Figure 2 shows, from left to right, the reference volume, two corresponding slices in the observed image, and the results of different reconstruction methods. Volume No.20 exhibits minor motion, volume No.65 exhibits strong motion. The motion estimate plots on the right show their respective time points. The figure shows the recovered slices of these two volumes using 3D linear, cubic, SINC, and the proposed 4D LR+TV method, respectively. In the case of excessive complex motion (30\(^{\circ }\) out of the plane combined with in-plane rotation and translation), the 3D interpolation methods cannot recover the whole slice as they utilize information only from the local spatial neighborhoods. The reconstructed slice by the proposed 4D iterative reconstruction approach recovers the image information, is sharper, and preserves more structural detail of the brain. Figure 3 shows a qualitative and quantitative comparison of reconstruction approaches. Figure 3 (a) shows the average volume (top row), and the standard deviation of intensity changes over time (bottom row) for one subject. 4D reconstruction achieves sharper structural detail, and overall reduction of the standard deviation, which is primarily related to motion as described earlier.
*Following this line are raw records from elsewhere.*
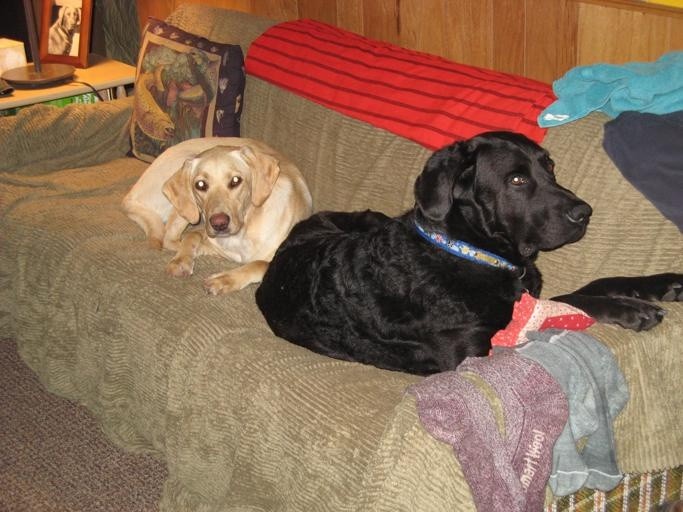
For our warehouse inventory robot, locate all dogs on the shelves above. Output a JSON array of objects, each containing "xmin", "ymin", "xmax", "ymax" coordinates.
[
  {"xmin": 48, "ymin": 6, "xmax": 82, "ymax": 56},
  {"xmin": 250, "ymin": 127, "xmax": 594, "ymax": 379},
  {"xmin": 118, "ymin": 133, "xmax": 316, "ymax": 300}
]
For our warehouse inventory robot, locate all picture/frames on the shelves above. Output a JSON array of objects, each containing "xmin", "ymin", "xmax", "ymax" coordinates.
[{"xmin": 38, "ymin": 0, "xmax": 94, "ymax": 69}]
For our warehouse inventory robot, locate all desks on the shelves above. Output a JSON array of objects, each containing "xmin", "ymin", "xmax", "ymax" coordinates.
[{"xmin": 0, "ymin": 52, "xmax": 136, "ymax": 110}]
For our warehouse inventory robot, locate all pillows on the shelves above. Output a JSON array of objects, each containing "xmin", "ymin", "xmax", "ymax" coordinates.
[{"xmin": 128, "ymin": 16, "xmax": 246, "ymax": 164}]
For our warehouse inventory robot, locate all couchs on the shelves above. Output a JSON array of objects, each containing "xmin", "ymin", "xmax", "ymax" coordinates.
[{"xmin": 0, "ymin": 4, "xmax": 683, "ymax": 512}]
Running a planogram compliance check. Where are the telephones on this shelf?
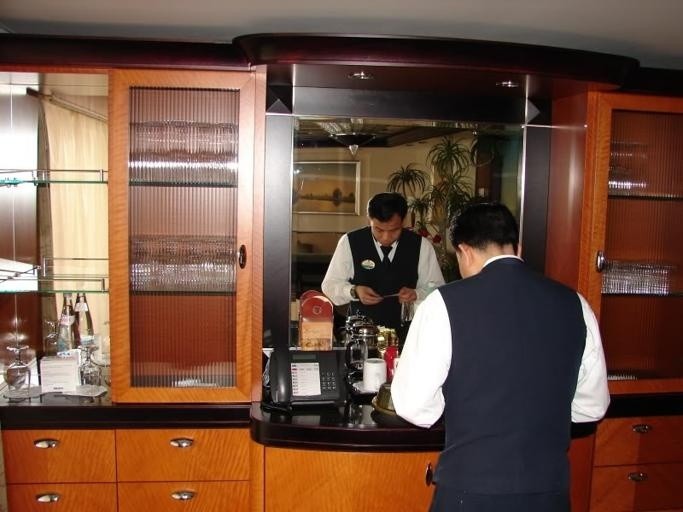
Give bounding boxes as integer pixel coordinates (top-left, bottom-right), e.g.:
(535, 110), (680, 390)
(260, 347), (347, 413)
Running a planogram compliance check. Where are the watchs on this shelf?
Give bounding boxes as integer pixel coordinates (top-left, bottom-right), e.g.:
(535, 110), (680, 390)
(350, 285), (359, 299)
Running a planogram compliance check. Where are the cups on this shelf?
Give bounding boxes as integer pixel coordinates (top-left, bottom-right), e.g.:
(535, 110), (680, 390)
(77, 345), (101, 391)
(376, 382), (402, 411)
(364, 358), (386, 390)
(5, 345), (30, 396)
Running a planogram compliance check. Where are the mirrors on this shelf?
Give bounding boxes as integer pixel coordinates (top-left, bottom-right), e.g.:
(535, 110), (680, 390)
(288, 115), (525, 359)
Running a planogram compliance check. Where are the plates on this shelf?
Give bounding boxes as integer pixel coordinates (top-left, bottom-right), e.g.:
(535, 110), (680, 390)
(371, 396), (397, 417)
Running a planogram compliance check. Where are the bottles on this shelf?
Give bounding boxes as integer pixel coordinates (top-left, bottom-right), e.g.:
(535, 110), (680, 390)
(57, 293), (80, 355)
(74, 293), (94, 348)
(384, 336), (398, 384)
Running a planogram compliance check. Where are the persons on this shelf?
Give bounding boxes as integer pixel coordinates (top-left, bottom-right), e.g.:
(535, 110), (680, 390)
(319, 192), (445, 346)
(390, 202), (611, 512)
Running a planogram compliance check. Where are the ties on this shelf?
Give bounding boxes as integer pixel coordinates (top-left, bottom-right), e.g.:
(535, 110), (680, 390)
(381, 245), (392, 265)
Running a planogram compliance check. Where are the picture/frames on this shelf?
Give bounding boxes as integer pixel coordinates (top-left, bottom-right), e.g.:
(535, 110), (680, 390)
(293, 159), (361, 217)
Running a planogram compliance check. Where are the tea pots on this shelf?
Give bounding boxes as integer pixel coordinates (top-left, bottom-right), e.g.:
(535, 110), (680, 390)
(346, 316), (381, 373)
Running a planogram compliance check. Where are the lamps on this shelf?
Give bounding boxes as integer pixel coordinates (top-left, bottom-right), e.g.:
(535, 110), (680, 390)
(313, 118), (384, 160)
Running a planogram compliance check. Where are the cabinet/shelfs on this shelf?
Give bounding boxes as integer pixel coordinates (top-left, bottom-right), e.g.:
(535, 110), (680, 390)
(0, 424), (118, 512)
(263, 445), (449, 511)
(568, 413), (682, 511)
(111, 64), (265, 407)
(0, 63), (118, 392)
(544, 91), (681, 398)
(113, 401), (255, 511)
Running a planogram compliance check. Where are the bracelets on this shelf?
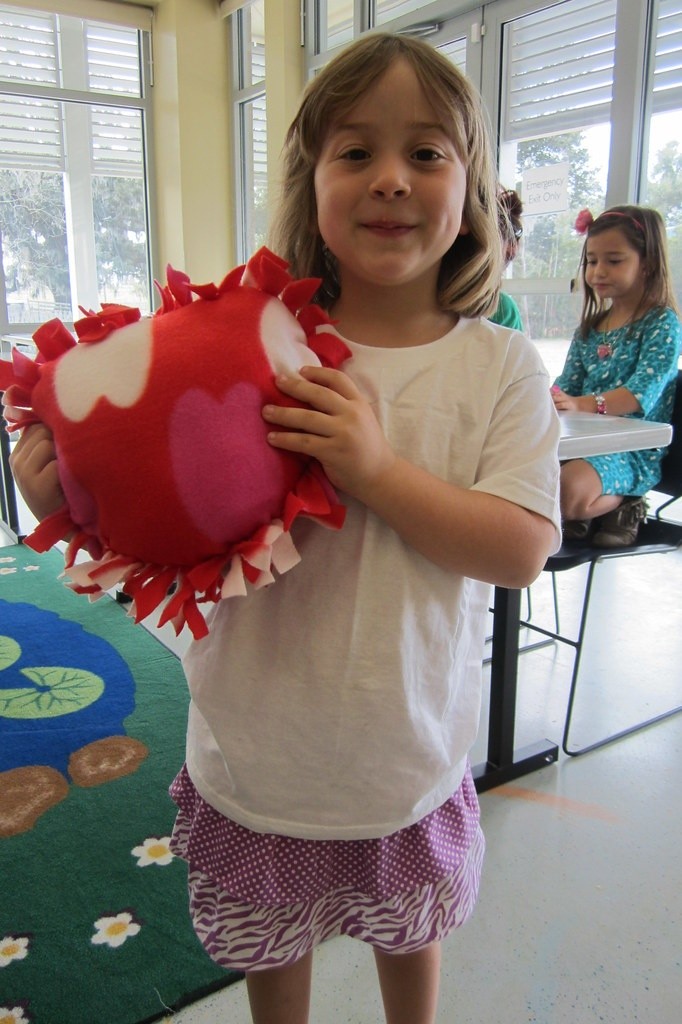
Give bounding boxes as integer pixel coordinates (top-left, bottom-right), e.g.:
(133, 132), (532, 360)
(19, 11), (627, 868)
(593, 392), (607, 414)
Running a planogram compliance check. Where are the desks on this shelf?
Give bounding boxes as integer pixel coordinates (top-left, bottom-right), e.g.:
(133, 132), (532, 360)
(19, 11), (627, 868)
(471, 408), (682, 795)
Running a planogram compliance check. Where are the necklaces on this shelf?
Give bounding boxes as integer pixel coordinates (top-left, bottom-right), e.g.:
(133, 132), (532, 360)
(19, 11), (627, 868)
(598, 306), (633, 359)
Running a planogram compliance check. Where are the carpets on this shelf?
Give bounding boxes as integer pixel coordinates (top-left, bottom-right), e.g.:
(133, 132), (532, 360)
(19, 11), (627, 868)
(0, 545), (245, 1024)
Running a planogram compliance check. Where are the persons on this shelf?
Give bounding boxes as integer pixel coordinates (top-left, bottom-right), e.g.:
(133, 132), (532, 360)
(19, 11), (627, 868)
(8, 35), (562, 1024)
(550, 206), (682, 549)
(487, 190), (524, 332)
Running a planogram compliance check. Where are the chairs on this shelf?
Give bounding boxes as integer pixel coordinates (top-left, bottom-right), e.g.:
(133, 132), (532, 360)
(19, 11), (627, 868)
(487, 367), (682, 756)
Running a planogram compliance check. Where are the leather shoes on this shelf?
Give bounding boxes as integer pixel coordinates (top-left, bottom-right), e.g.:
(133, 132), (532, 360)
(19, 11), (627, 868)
(591, 495), (649, 547)
(561, 517), (594, 541)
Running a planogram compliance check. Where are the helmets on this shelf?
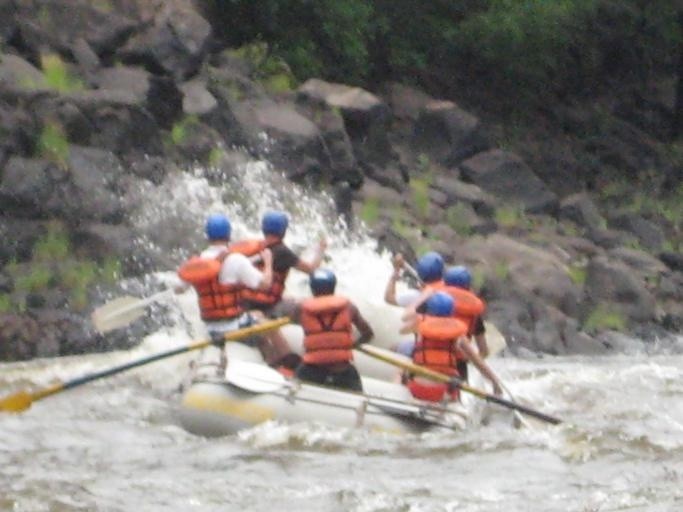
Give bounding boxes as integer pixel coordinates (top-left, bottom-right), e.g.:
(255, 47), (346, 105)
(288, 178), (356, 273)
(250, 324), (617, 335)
(426, 293), (453, 315)
(444, 267), (470, 287)
(207, 216), (230, 237)
(262, 213), (287, 237)
(310, 269), (335, 294)
(416, 253), (442, 280)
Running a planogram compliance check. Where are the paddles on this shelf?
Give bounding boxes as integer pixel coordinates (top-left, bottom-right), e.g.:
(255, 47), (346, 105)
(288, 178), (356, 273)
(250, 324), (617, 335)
(91, 252), (263, 332)
(1, 316), (291, 413)
(459, 336), (535, 433)
(223, 360), (467, 420)
(402, 265), (505, 357)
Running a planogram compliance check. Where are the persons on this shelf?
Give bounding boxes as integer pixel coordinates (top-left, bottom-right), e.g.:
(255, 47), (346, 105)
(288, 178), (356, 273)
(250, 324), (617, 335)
(384, 249), (503, 403)
(177, 209), (376, 395)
Although linear interpolation results in signals as smooth as the proposed method, severe blurring is observed in the obtained image by this approach. Figure 3 (b) provides the quantitative evaluation for the entire study population. The proposed method significantly (p < 0.01, paired-sample t-tests for each comparison) outperforms all comparison methods. The average gain of sharpness over the observed image is 2294 in our method compared to 1521 for 3D SINC, 959 for 3D Cubic, and 294 for 3D Linear, and the average reduction of SD relative to the observed image is –17 in our method compared to −9.34 for 3D SINC, −12.70 for 3D Cubic, and −16.50 for 3D Linear. The difference between linear interpolation and our approach did not reach the statistical significance level for SSIM (p = 0.28). In summary, 4D iterative reconstruction reduces standard deviation over time, while increasing sharpness and recovered structure, which the 3D approaches failed to achieve.

3.4 Functional Connectivity Analysis

Figure 4 illustrates the impact of the accurate motion correction and reconstruction for the analysis of functional connectivity (FC) in the fetal population. The details of the pipeline employed for extracting subject-specific FC maps is explained in the supplementary material. When using the time series recovered by our proposed approach for FC analysis, the number of motion-corrupted correlations decreased significantly as visible in the carpet plot of signals, and the associated connectivity matrix.

4 Conclusion

In this work, we presented a novel spatio-temporal iterative 4D reconstruction approach for in-utero fMRI acquired while there is unconstrained motion of the head. The approach utilizes the self-similarity of fMRI data in the temporal domain as 4D low-rank regularisation together with total variation regularization based on spatial coherency of neighboring voxels. Comparative evaluations on 20 fetuses show that this approach yields a 4D signal with low motion induced standard deviation, and recovery of fine structural detail, outperforming various 3D reconstruction approaches.